Personal information
- Full name: Dariusz Piotr Stalmach
- Date of birth: 8 December 2005 (age 20)
- Place of birth: Tarnowskie Góry, Poland
- Height: 1.82 m (6 ft 0 in)
- Position: Midfielder

Team information
- Current team: Werder Bremen
- Number: 23

Youth career
- 2015–2016: Sparta Zabrze
- 2016–2017: Rozwój Katowice
- 2017–2018: Ruch Radzionków
- 2018–2021: Górnik Zabrze
- 2022–2024: AC Milan

Senior career*
- Years: Team / Apps / (Gls)
- 2021–2022: Górnik Zabrze II / 13 / (1)
- 2021–2022: Górnik Zabrze / 20 / (0)
- 2024–2025: Milan Futuro / 10 / (1)
- 2025–2026: 1. FC Magdeburg / 24 / (2)
- 2025: 1. FC Magdeburg II / 11 / (1)
- 2026–: Werder Bremen / 3 / (1)

International career^{‡}
- 2022–2023: Poland U18 / 7 / (1)
- 2023: Poland U19 / 3 / (0)
- 2024–: Poland U20 / 5 / (1)

= Dariusz Stalmach =

Polish footballer (born 2005)

Dariusz Piotr Stalmach (born 8 December 2005) is a Polish professional footballer who plays as a midfielder for club Werder Bremen.
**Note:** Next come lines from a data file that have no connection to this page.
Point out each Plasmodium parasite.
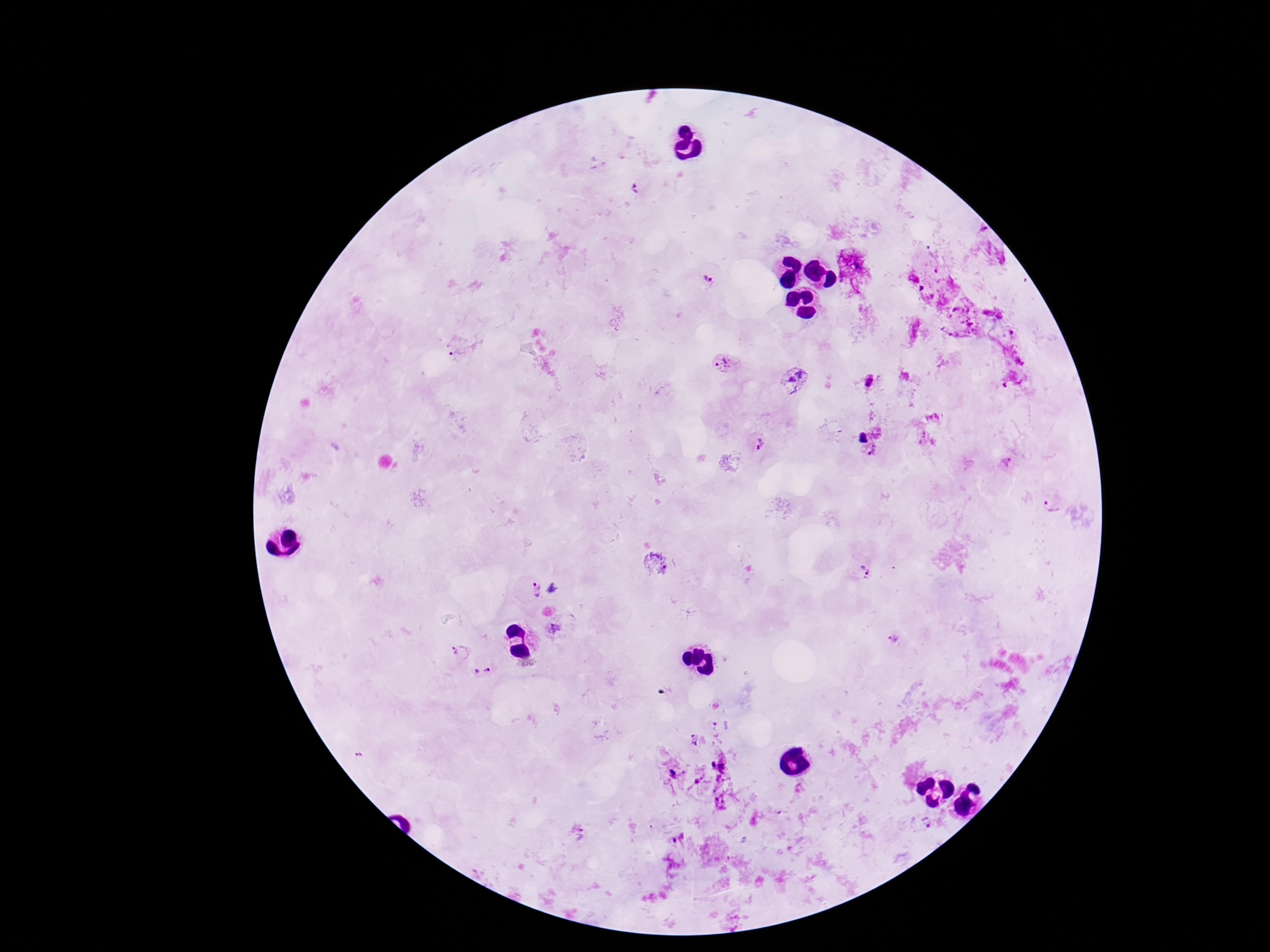

Approximate centers as {x, y} in pixels.
Plasmodium parasites: {636, 191}, {707, 278}, {458, 347}, {720, 361}, {796, 378}, {869, 380}, {760, 445}, {1052, 504}, {863, 573}, {555, 588}, {536, 589}, {556, 628}, {894, 638}, {458, 651}, {482, 671}, {694, 739}, {928, 823}, {582, 834}.

Summary:
  - Capture: smartphone camera through the microscope eyepiece
  - Magnification: 100x
  - Preparation: thick blood film
  - Field of view: single
  - Stain: Giemsa
  - Patient malaria status: positive
  - Image size: 1270×952 pixels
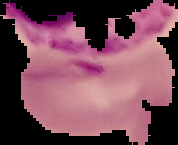
Result: malaria parasites identified. The area outside the segmented cell region is set to black. From a thin blood film. Image is 178×145 pixels.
Report the malaria status of this cell.
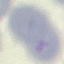
It is uninfected.

Giemsa-stained preparation. Acquired by smartphone through the microscope eyepiece. Automatically extracted cell patch, resized to 64 × 64 pixels. Thin blood film.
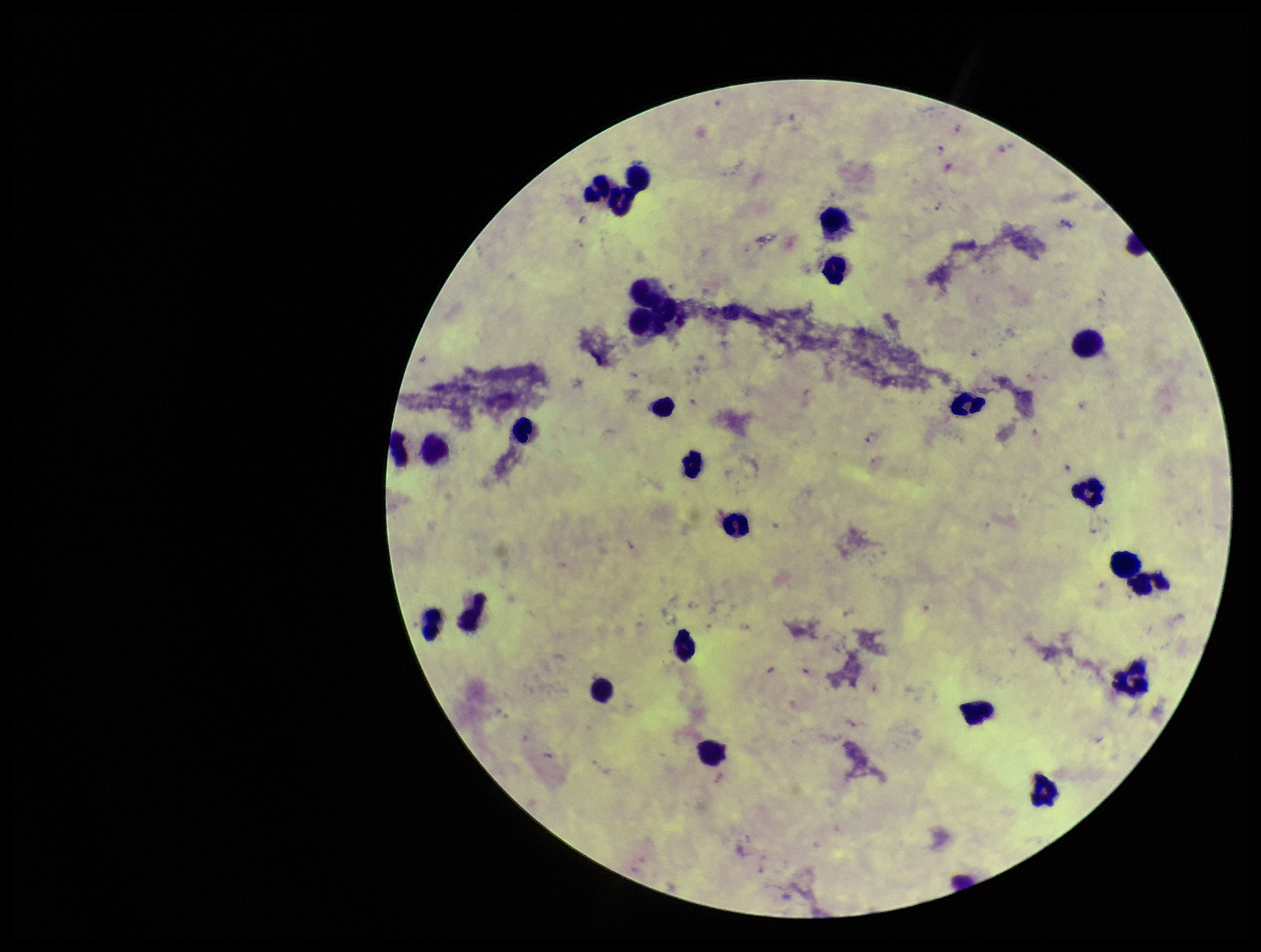

Summary:
  - Leukocyte count: 25
  - Image size: 1261×952 pixels
  - Patient malaria status: infected
  - Species reported for this patient: Plasmodium falciparum
  - Parasite count: 11
  - Capture: smartphone photograph through the microscope eyepiece
  - Plasmodium parasites: identified
  - Preparation: thick blood smear
  - Field of view: one from this slide
  - Stain: Giemsa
He is a Poland youth international.

==Club career==
In September 2022, Stalmach was named as one of the best players born in 2005 worldwide by English newspaper The Guardian.

On 21 August 2022, he moved to Serie A club AC Milan, immediately joining the under-19 side.

On 17 August 2024, Stalmach made his debut for the newly created AC Milan reserve team Milan Futuro, coming on as a substitute for Mattia Sandri at the 74th minute of a 2–1 Coppa Italia Serie C round of 16 away win against Novara.

On 3 February 2025, Stalmach moved to 2. Bundesliga club 1. FC Magdeburg in Germany, on a permanent transfer.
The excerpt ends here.